The number of must-watch sporting events that preceded the Olympics must have the organizers of the Games feeling like the moon in Lewis Carroll’s The Walrus and the Carpenter who complained about the sun cutting into her hours. Whew, the majority of sports aficionados around the world must need a breather. It seems like just in the last month we had the Euros and the Copa America, the British Open and Wimbledon. And cycling lovers had the Tour de France.

The Olympics could bore me if I wasn’t selective. There are all these garbage sports in the show, such as male football, male basketball, lawn tennis, golf, and baseball. They have their own games. If you prefer to win in another arena, you shouldn’t be at the Olympics.

The worst sport at the Olympics is basketball. They will get zero of my eye time. I won’t watch even if France is about to beat the USA. It was fun when the US took only college players. But after they got whipped by the USSR, they complained that many of the Soviets were senior guys playing in senior leagues. You understand their pain there, but the prize in basketball is the NBA title. These American players are tired, and they’re in their off season. Of course they don’t want to lose, but their passion is artificial. Win, lose, or draw, they should have stayed with their college players.

Well ha, ha, just before sending in my piece (around 7:00 a.m. Monday) I read an international headline that screamed that US coach Kerr was “crazy” because in their first game he gave zero minutes to star player Tatum. Don’t be duped, nobody’s watching their boring basketball, so they want to draw people in with controversy. Give your eyes to sports whose showcase is these two weeks every four years.

You won’t see any professional boxers at the Olympics, and that’s because they know their ring. I’ll watch boxing. I’ll watch wrestling and nobody will tell me it’s gay. I used to like wrestling because I loved testing my strength against other fellows but didn’t want to punch anybody, for fear I would hurt them badly, and I didn’t want anybody to punch me, for fear they would make me become violent, or, ehm, knock me out.

Thank gudnis for steroids, for keeping bodybuilding from the Olympics. That decision’s in an expert report. Tanushree Bhowmick, in the story “Why is bodybuilding not an Olympic sport yet?”, said “the IOC does not recognize bodybuilding as an Olympic sport, because firstly, this athletic endeavor needs steroids, which are strictly prohibited in the Olympics.”
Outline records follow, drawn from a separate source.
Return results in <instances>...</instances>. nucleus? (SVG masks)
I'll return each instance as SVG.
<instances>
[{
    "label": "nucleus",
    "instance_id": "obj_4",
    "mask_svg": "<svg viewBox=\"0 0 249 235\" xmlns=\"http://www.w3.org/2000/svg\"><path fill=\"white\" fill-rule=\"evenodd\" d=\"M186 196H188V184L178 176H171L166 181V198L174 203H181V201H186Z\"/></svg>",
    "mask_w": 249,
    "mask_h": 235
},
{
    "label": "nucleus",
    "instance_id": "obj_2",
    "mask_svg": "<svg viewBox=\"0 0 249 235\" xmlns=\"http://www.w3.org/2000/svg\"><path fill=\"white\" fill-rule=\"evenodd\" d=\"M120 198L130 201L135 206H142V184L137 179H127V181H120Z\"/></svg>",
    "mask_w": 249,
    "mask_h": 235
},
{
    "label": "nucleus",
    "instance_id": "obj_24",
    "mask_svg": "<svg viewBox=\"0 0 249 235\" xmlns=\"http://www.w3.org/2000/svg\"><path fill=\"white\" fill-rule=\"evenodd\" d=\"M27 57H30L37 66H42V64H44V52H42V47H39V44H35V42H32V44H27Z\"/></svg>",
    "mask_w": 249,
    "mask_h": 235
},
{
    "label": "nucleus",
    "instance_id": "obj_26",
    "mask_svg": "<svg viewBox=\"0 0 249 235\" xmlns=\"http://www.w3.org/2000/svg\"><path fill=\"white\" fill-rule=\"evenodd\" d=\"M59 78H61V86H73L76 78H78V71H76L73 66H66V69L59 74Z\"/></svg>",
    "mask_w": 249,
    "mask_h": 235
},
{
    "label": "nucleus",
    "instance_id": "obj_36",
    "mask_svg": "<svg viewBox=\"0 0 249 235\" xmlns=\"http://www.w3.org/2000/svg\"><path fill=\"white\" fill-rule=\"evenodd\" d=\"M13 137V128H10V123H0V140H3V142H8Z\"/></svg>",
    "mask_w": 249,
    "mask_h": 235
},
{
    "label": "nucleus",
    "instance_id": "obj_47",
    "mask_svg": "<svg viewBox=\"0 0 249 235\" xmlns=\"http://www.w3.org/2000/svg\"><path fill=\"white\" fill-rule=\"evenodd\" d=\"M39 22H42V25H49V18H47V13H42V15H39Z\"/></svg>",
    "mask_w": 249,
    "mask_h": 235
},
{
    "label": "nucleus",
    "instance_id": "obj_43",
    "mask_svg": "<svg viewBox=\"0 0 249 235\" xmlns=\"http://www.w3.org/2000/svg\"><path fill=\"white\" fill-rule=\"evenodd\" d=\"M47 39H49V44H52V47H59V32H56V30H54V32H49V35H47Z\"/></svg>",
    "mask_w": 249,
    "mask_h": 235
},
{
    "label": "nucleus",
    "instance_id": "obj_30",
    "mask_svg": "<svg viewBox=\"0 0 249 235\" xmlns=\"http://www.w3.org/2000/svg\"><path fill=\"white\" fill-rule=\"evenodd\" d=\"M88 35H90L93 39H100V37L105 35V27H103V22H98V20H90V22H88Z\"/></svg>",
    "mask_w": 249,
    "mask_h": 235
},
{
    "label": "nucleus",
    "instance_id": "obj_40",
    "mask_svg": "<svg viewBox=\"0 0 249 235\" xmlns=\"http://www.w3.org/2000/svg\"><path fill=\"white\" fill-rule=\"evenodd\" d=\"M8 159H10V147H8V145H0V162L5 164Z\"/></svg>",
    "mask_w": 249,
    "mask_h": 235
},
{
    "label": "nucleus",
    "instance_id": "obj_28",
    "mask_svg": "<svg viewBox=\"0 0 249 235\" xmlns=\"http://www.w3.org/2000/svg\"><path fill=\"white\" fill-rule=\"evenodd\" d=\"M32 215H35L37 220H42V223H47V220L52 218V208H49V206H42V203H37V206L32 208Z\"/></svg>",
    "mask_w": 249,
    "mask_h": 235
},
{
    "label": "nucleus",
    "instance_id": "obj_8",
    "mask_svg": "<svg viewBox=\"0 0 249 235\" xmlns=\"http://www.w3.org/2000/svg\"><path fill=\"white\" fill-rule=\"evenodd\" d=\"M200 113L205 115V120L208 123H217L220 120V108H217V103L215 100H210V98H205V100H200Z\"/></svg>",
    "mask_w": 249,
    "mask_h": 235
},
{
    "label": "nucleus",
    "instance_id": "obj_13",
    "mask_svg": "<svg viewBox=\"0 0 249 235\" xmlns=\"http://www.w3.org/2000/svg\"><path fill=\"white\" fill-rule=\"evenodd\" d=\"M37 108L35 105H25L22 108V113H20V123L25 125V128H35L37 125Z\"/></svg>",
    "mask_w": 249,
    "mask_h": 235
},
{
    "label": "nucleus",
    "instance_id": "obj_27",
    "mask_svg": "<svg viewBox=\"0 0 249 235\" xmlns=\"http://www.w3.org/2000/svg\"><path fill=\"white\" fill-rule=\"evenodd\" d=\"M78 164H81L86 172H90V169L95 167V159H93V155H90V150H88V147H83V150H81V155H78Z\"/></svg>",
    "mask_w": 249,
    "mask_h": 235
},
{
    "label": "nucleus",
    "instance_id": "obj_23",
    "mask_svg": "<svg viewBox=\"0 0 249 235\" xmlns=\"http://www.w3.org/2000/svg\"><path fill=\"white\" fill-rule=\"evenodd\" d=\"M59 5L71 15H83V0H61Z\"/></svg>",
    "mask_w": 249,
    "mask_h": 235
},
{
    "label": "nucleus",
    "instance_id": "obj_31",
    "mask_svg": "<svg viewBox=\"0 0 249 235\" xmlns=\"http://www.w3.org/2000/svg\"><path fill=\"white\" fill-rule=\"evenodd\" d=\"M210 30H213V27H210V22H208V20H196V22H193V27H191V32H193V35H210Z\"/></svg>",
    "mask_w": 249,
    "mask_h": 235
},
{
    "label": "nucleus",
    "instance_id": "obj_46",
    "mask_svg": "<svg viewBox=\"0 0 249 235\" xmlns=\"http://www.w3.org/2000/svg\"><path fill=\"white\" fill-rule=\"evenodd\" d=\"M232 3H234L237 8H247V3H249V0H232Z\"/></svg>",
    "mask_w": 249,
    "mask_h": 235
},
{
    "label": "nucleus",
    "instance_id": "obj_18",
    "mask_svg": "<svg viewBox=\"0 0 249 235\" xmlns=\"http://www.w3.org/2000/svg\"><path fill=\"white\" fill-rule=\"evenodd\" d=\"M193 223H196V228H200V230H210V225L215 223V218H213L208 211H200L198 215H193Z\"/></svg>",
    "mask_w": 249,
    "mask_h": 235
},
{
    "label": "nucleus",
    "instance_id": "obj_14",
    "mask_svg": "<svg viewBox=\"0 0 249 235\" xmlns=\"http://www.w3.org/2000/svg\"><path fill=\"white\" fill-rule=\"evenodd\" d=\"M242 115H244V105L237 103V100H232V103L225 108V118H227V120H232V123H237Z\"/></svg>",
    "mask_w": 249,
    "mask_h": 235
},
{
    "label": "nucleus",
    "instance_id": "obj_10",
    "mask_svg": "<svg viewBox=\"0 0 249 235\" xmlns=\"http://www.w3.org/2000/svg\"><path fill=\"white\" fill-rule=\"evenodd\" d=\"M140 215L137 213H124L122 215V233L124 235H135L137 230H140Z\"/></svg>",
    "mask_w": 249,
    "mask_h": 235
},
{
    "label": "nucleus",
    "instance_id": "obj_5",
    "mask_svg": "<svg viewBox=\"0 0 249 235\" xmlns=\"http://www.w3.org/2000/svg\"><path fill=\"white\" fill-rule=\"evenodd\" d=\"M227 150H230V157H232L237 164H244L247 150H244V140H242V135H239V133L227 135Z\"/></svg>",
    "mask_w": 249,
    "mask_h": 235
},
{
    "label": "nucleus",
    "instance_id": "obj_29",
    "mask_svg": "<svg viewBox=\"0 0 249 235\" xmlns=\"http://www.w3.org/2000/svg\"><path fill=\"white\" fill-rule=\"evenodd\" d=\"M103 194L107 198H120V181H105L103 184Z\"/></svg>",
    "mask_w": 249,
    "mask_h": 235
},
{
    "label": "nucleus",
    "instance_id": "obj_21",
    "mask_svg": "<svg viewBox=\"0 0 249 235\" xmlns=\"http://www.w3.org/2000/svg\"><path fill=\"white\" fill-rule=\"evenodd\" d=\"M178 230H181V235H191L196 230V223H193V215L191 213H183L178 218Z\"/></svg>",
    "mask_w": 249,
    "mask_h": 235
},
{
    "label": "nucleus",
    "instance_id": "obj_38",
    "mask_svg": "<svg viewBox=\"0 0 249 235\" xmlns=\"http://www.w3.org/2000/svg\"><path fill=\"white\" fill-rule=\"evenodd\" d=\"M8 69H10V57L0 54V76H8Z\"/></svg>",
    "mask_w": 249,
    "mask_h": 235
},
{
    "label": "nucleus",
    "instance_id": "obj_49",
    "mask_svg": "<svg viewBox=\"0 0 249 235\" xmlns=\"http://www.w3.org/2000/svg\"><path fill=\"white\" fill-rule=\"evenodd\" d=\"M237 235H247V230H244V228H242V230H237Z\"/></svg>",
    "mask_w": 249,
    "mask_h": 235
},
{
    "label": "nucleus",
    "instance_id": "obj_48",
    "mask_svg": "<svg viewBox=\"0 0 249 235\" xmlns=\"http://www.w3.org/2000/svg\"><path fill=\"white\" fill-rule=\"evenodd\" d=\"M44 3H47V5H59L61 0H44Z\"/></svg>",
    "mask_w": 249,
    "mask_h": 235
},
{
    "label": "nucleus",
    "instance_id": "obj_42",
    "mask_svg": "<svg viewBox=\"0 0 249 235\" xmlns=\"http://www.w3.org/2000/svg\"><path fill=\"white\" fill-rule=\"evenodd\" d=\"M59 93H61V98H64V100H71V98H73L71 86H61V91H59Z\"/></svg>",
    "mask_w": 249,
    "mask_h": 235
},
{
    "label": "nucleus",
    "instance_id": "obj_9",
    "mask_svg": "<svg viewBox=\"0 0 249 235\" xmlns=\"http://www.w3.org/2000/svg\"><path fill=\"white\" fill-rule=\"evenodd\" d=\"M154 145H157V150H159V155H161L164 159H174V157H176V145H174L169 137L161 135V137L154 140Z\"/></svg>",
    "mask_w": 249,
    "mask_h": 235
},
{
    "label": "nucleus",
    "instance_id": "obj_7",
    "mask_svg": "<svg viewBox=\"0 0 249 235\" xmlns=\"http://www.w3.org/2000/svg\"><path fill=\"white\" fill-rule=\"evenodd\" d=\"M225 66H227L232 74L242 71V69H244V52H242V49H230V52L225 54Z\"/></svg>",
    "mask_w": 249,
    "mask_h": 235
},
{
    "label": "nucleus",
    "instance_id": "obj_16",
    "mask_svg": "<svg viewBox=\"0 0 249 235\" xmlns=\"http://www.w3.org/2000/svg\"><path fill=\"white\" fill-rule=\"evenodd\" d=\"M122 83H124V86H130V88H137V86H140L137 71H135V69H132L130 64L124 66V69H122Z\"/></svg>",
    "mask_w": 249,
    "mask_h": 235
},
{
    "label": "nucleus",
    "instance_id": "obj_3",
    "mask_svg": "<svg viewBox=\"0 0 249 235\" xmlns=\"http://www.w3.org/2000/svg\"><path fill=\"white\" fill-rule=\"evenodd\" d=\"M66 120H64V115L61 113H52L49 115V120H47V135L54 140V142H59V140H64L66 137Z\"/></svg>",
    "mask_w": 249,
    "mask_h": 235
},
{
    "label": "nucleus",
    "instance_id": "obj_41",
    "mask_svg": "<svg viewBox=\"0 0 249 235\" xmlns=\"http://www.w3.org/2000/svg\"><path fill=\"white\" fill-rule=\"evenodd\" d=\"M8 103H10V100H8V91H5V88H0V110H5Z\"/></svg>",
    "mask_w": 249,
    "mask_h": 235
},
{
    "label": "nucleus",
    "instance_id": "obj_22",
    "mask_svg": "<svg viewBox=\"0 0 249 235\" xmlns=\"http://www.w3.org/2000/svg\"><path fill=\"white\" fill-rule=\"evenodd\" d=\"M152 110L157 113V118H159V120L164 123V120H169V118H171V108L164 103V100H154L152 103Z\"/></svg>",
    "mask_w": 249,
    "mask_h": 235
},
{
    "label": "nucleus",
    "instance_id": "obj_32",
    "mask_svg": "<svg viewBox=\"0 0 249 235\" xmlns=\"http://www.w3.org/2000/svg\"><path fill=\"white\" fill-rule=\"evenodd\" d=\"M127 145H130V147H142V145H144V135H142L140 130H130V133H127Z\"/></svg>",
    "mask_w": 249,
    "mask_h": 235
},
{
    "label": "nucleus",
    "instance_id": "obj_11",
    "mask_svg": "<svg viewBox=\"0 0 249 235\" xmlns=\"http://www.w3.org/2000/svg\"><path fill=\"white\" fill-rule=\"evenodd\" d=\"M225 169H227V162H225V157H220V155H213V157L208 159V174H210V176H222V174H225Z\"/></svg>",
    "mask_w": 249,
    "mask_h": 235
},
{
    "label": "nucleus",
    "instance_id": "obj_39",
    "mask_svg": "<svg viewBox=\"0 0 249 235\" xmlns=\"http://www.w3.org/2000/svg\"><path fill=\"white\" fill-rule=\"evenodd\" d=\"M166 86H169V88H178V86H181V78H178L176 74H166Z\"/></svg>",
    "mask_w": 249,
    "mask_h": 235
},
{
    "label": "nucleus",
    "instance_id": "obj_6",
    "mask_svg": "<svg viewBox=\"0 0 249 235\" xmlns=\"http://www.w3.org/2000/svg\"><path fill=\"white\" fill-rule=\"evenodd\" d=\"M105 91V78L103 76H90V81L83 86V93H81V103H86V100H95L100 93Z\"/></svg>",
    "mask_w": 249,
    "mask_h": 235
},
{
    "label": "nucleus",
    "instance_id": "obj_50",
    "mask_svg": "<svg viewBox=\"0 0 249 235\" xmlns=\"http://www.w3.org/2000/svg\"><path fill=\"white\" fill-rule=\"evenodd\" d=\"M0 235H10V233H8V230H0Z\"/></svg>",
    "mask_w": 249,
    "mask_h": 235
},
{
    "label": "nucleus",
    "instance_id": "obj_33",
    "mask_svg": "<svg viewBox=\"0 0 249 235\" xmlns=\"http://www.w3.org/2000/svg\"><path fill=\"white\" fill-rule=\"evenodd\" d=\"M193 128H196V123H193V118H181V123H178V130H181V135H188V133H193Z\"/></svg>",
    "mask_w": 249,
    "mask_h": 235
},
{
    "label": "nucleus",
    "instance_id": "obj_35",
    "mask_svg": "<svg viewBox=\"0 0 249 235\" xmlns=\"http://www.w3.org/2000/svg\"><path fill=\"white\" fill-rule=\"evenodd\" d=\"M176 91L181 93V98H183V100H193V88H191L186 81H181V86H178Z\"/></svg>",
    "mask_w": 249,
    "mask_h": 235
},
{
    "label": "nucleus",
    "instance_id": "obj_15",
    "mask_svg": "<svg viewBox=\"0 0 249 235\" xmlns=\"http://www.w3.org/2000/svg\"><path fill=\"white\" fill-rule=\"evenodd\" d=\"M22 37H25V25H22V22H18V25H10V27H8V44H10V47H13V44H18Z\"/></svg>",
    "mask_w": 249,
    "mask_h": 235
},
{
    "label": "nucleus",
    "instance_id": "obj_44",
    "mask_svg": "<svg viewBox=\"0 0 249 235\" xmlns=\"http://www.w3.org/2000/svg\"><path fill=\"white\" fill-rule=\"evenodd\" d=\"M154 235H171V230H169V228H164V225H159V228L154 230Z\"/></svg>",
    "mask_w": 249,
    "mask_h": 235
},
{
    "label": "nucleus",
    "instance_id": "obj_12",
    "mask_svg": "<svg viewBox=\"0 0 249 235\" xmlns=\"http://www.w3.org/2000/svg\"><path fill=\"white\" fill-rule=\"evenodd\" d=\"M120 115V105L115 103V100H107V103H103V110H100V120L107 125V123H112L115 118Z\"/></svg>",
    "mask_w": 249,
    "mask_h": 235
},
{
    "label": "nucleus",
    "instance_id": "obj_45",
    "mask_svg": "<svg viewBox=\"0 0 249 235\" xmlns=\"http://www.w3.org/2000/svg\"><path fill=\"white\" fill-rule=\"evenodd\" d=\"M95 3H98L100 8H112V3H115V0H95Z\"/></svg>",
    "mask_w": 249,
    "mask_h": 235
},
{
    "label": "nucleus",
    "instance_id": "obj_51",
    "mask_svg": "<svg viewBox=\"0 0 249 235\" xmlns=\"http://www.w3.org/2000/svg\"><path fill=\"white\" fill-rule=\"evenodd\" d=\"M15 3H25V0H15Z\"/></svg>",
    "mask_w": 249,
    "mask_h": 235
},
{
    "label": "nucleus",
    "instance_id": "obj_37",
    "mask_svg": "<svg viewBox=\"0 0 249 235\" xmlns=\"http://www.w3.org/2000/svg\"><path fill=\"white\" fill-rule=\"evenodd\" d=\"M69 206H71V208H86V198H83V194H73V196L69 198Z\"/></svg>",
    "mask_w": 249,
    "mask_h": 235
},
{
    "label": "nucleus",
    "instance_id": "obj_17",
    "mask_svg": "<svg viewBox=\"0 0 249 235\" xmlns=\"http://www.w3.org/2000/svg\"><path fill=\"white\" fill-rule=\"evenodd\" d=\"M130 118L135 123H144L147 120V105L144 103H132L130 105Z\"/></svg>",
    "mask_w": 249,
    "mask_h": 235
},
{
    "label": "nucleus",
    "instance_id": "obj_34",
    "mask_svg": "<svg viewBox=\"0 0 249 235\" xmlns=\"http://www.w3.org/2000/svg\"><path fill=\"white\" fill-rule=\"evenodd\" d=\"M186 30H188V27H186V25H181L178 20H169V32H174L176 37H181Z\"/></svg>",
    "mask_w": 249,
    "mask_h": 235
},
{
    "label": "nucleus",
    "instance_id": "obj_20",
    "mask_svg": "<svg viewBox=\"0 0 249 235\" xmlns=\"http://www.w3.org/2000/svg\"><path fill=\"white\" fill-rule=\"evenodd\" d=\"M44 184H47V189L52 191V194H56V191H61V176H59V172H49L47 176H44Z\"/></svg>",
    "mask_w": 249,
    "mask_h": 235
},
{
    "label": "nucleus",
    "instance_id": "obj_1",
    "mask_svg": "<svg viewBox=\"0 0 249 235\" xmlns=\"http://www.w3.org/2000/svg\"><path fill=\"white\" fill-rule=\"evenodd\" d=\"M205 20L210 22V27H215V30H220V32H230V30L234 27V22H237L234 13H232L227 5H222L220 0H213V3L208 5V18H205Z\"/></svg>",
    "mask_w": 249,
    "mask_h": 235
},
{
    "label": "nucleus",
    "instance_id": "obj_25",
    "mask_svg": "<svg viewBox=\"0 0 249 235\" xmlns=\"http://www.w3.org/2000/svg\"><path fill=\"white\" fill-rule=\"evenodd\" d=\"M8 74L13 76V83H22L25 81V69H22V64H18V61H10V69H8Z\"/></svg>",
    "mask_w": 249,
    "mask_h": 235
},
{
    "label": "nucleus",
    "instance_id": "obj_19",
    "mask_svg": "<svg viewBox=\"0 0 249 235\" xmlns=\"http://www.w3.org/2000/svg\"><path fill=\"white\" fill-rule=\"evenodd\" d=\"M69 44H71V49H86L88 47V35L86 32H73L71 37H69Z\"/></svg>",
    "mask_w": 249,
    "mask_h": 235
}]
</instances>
The marquee events at the Olympics are gymnastics, weightlifting, and track & field. These talents are foundational, gymnastics for agility, weightlifting for strength, and track & field for speed and endurance. For most of the gymnastics events my eyes will be glued to the television, but when they get on the balance beam I’ll be looking through one eye, peeking, like when a bad shark shows up near a defenseless swimmer. That balance beam makes me very nervous. How these weightlifters don’t blow out their backs, I don’t know. They are nervous time for me too. Of course, the event of events at the Olympics is track & field. Wisely, the organizers always save the best for last.

Ehm, G Mike had in mind, Clement!

My, my, no one has directly mentioned Clement’s tremendous contribution to all this volleyball ecstasy. Lupita got her praises, the present coach got his accolades, and the girls got their parade and their names will be popular in the baby section painted pink at KHMH. But Clement, the father of volleyball, no one remembers him, maybe because in his time volleyball was no greater on the popularity bar than ping pong. Ah, G Mike hinted, and maybe he didn’t call name on the XTV WuB because of the national policy set by Diki Bradley.

You know that Clement was bullied. His dad was a great basketball star, and his brother Marion was a big star too, but Clement played volleyball, and in the old days boys did not play that. How he and his friends got to play is a story of the worst nepotism. It’s the Father of the Nation who gave volleyball license to monopolize space at the Civic Center for their sport. Now I’ll show you how one thing follows the next. So few boys played volleyball they had to import girls to complete their teams. Wala, the stone that was just complementary da now wi biggest stars. It all started with Clement. And the nepotism.

Okay, I take your advice again, and abruptly end this piece.